Written request: Reproduce the records word for word, from the line containing "From this photographic" through the line containing "A: the point at 60,179", with both of those lines included. Leave any pictures out of your copy.

Data excerpts:
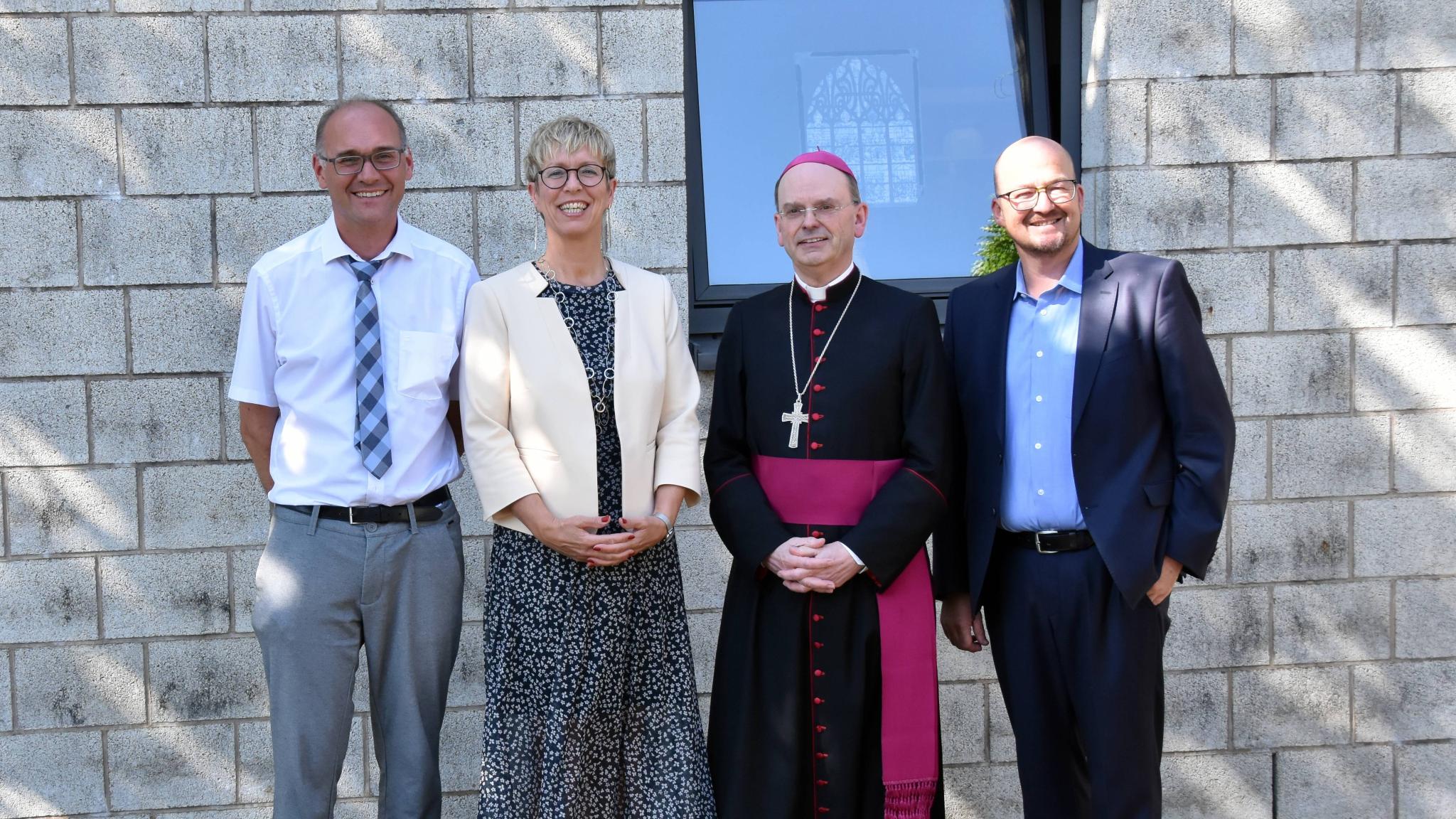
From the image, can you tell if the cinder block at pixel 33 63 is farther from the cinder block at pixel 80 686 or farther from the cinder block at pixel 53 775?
the cinder block at pixel 53 775

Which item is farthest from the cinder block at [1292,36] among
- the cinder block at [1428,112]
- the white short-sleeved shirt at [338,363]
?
the white short-sleeved shirt at [338,363]

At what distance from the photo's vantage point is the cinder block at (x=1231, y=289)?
3.88 metres

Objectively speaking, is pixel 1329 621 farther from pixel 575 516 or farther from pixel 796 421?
pixel 575 516

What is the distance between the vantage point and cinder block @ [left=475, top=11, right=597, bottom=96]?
12.2ft

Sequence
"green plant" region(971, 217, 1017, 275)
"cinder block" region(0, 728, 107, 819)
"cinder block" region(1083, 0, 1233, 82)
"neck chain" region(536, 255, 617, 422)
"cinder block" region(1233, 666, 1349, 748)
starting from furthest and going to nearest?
"green plant" region(971, 217, 1017, 275) < "cinder block" region(1233, 666, 1349, 748) < "cinder block" region(1083, 0, 1233, 82) < "cinder block" region(0, 728, 107, 819) < "neck chain" region(536, 255, 617, 422)

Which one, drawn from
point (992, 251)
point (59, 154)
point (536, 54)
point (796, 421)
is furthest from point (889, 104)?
point (59, 154)

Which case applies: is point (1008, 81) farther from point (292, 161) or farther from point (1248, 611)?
point (292, 161)

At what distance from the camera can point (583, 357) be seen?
2.76 metres

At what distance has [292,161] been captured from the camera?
3.68m

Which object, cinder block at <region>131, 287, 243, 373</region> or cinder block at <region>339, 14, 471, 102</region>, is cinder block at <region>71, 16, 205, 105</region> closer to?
cinder block at <region>339, 14, 471, 102</region>

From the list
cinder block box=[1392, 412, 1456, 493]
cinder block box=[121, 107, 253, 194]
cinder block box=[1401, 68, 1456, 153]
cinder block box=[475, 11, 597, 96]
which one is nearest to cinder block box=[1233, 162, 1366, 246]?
cinder block box=[1401, 68, 1456, 153]

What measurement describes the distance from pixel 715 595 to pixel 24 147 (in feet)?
8.14

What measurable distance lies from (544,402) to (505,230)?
116 cm

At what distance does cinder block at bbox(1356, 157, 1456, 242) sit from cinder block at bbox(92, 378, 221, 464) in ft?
12.0
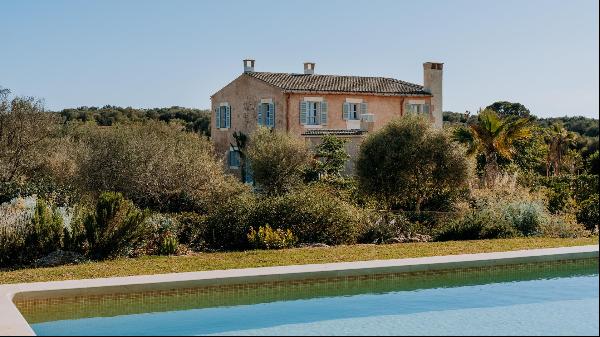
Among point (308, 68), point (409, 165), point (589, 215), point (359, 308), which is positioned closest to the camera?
point (359, 308)

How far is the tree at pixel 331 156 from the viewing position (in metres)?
29.5

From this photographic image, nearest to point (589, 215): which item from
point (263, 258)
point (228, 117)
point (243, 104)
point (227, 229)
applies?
point (227, 229)

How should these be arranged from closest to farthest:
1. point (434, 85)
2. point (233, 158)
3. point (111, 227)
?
point (111, 227) → point (233, 158) → point (434, 85)

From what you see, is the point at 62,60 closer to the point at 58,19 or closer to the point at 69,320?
the point at 58,19

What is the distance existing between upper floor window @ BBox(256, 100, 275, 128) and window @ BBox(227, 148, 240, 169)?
7.86ft

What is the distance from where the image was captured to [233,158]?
37.6 m

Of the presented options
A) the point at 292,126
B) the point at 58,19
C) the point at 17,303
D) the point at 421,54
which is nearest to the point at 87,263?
the point at 17,303

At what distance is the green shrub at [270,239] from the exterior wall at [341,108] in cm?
1784

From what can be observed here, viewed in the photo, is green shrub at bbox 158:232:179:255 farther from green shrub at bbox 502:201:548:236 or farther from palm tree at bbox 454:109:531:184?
palm tree at bbox 454:109:531:184

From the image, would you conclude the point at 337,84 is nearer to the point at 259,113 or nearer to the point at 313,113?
the point at 313,113

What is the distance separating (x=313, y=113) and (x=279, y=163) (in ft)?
25.1

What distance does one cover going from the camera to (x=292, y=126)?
3425 cm

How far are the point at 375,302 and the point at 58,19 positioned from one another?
16517 mm

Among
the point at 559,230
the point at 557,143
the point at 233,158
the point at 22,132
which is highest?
the point at 22,132
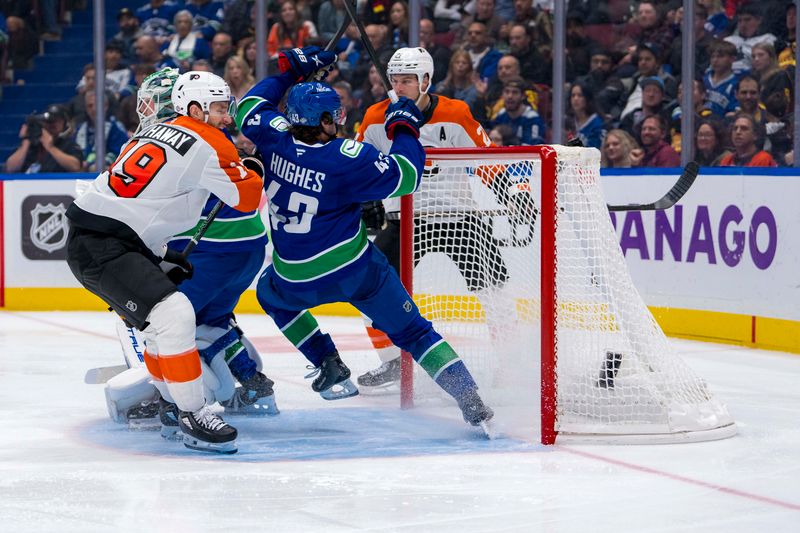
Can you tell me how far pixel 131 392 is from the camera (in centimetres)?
399

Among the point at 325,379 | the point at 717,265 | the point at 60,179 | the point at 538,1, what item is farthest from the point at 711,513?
A: the point at 60,179

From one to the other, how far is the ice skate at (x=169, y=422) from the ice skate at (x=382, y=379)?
1.02 meters

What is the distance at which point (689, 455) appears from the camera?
11.6ft

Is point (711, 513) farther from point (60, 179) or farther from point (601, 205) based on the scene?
point (60, 179)

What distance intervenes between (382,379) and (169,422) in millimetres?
1076

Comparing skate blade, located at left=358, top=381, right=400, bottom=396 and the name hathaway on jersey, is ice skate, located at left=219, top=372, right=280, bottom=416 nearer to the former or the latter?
skate blade, located at left=358, top=381, right=400, bottom=396

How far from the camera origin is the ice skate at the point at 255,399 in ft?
13.9

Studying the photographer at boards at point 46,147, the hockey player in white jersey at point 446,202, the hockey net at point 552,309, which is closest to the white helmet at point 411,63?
the hockey player in white jersey at point 446,202

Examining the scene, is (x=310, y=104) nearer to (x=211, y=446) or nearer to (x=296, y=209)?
(x=296, y=209)

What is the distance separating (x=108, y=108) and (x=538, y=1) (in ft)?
8.22

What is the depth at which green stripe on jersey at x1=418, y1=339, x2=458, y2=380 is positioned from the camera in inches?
148

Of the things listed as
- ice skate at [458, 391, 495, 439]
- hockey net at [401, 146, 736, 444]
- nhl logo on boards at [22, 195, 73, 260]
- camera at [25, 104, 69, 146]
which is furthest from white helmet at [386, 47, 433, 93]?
camera at [25, 104, 69, 146]

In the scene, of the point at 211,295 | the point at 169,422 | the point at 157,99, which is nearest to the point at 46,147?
the point at 157,99

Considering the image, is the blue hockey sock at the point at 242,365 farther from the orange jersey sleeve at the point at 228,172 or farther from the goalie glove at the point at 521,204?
the goalie glove at the point at 521,204
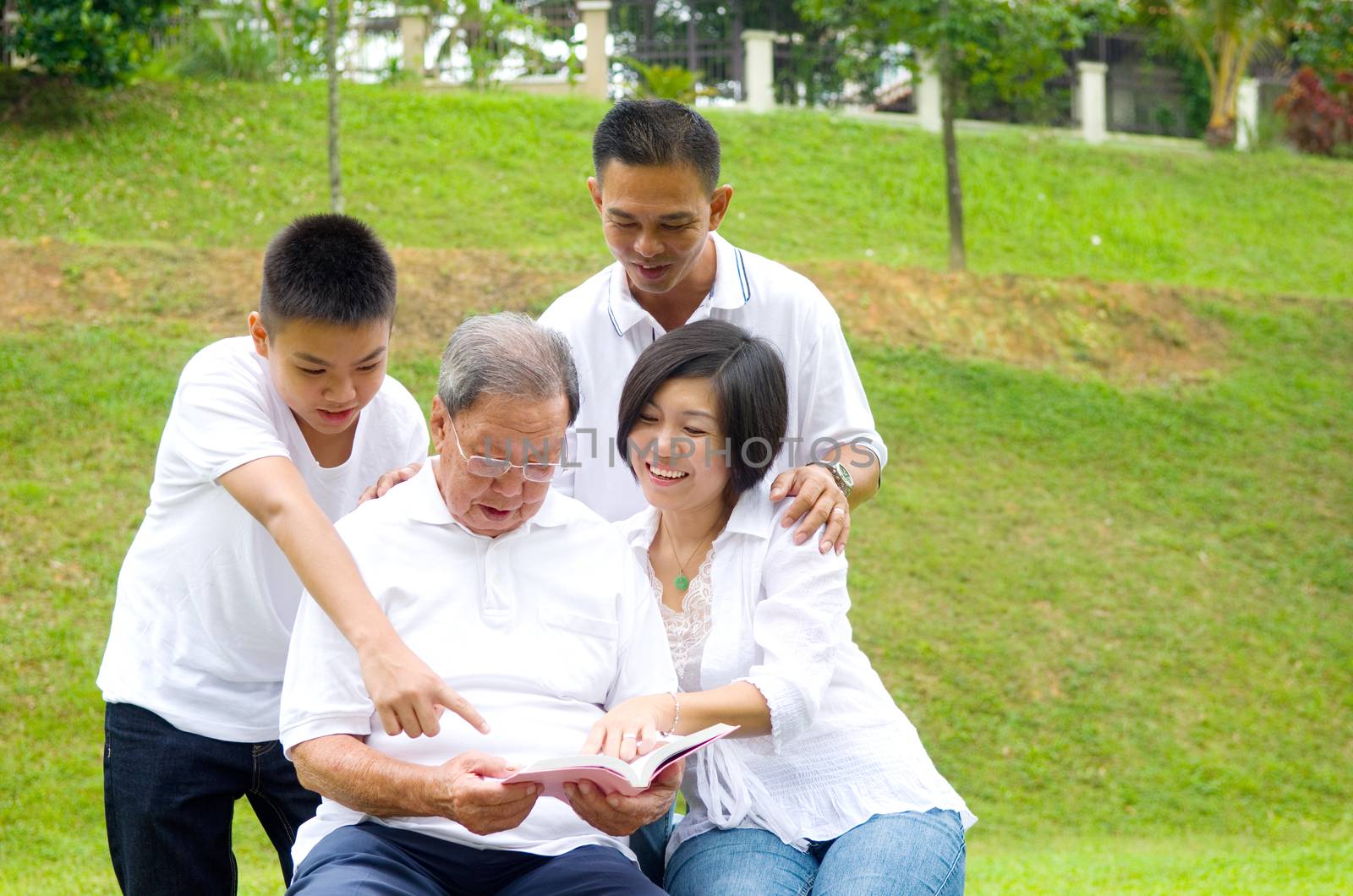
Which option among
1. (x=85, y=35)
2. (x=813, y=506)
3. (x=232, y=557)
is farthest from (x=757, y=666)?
(x=85, y=35)

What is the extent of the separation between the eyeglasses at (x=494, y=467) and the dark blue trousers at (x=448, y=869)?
758 mm

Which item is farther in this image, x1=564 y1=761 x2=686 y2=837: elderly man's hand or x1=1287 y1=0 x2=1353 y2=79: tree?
x1=1287 y1=0 x2=1353 y2=79: tree

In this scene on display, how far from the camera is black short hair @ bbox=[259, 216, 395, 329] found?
9.23ft

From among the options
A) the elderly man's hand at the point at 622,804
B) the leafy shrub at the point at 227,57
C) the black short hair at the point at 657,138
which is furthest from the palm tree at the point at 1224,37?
the elderly man's hand at the point at 622,804

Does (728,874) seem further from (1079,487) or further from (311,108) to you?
(311,108)

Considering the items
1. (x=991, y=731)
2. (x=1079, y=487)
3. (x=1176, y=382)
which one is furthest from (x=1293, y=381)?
(x=991, y=731)

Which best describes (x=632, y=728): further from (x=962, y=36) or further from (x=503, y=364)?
(x=962, y=36)

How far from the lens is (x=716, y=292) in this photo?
3.43 m

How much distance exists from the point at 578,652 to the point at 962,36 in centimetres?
999

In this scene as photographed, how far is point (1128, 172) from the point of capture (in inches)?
622

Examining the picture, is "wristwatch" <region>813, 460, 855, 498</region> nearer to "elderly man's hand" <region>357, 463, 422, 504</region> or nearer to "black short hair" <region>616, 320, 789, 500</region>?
"black short hair" <region>616, 320, 789, 500</region>

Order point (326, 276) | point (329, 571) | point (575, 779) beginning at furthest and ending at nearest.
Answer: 1. point (326, 276)
2. point (329, 571)
3. point (575, 779)

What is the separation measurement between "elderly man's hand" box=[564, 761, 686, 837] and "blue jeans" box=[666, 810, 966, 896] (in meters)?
0.33

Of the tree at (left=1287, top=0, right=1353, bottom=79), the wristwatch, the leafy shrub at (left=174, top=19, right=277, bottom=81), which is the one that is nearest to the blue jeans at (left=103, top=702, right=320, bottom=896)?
the wristwatch
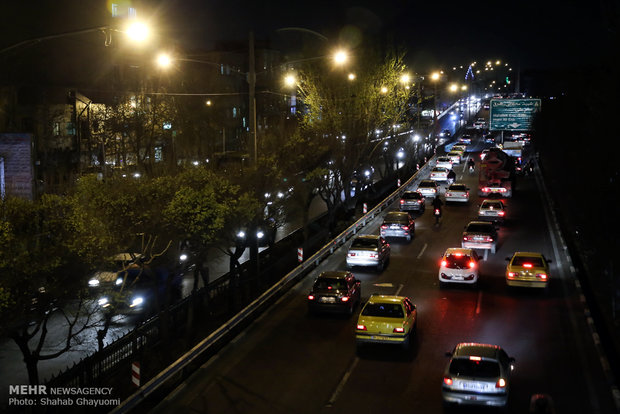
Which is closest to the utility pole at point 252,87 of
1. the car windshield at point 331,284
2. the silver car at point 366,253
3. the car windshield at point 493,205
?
the car windshield at point 331,284

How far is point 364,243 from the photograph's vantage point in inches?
1134

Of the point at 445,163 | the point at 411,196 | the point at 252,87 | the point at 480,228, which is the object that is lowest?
the point at 480,228

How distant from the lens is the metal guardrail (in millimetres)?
13946

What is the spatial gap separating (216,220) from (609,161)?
12870 millimetres

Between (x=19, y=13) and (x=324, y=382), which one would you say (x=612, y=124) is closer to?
(x=324, y=382)

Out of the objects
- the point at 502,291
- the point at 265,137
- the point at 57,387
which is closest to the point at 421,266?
the point at 502,291

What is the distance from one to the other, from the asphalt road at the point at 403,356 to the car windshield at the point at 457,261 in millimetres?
953

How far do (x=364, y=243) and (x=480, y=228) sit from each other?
6.88 metres

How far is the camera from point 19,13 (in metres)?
40.3

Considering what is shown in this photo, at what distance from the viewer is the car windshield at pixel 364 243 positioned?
28.7 m

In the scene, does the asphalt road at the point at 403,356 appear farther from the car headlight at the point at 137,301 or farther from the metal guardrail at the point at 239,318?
the car headlight at the point at 137,301

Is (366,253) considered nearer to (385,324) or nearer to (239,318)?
(239,318)

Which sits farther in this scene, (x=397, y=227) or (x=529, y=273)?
(x=397, y=227)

Response:
From this photographic image, nearest to point (589, 215): which item from
point (263, 258)
point (228, 117)
point (243, 104)
point (227, 229)
applies?
point (227, 229)

How should these be arranged from closest to farthest:
1. point (434, 85)
2. point (233, 158)
3. point (111, 227)
?
point (111, 227) → point (233, 158) → point (434, 85)

From what you see, is the point at 62,60 closer to the point at 58,19 or closer to the point at 69,320?
the point at 58,19

What is the distance existing between upper floor window @ BBox(256, 100, 275, 128) and window @ BBox(227, 148, 240, 169)?
7.86ft

What is the distance from where the image was captured to [233,158]?
37.6 m

Of the presented options
A) the point at 292,126
B) the point at 58,19
C) the point at 17,303
D) the point at 421,54
which is nearest to the point at 87,263?
the point at 17,303

At what distance is the green shrub at [270,239] from the exterior wall at [341,108] in cm?
1784

From what can be observed here, viewed in the photo, is green shrub at bbox 158:232:179:255 farther from green shrub at bbox 502:201:548:236 or farther from palm tree at bbox 454:109:531:184?
palm tree at bbox 454:109:531:184

From the image, would you conclude the point at 337,84 is nearer to the point at 259,113 or nearer to the point at 313,113?
the point at 313,113

What is the distance separating (x=313, y=113) and (x=279, y=163) (in ft)?
25.1

What distance does one cover going from the camera to (x=292, y=126)?
3425 cm

How far are the point at 375,302 and the point at 58,19 positioned from one another?
16517 mm

Among
the point at 559,230
the point at 557,143
the point at 233,158
the point at 22,132
which is highest?
the point at 22,132
Can you tell me how far pixel 131 392 is from the camera (in centimetres)?
399

Among the point at 325,379 | the point at 717,265 | the point at 60,179 | the point at 538,1, what item is farthest from the point at 711,513?
A: the point at 60,179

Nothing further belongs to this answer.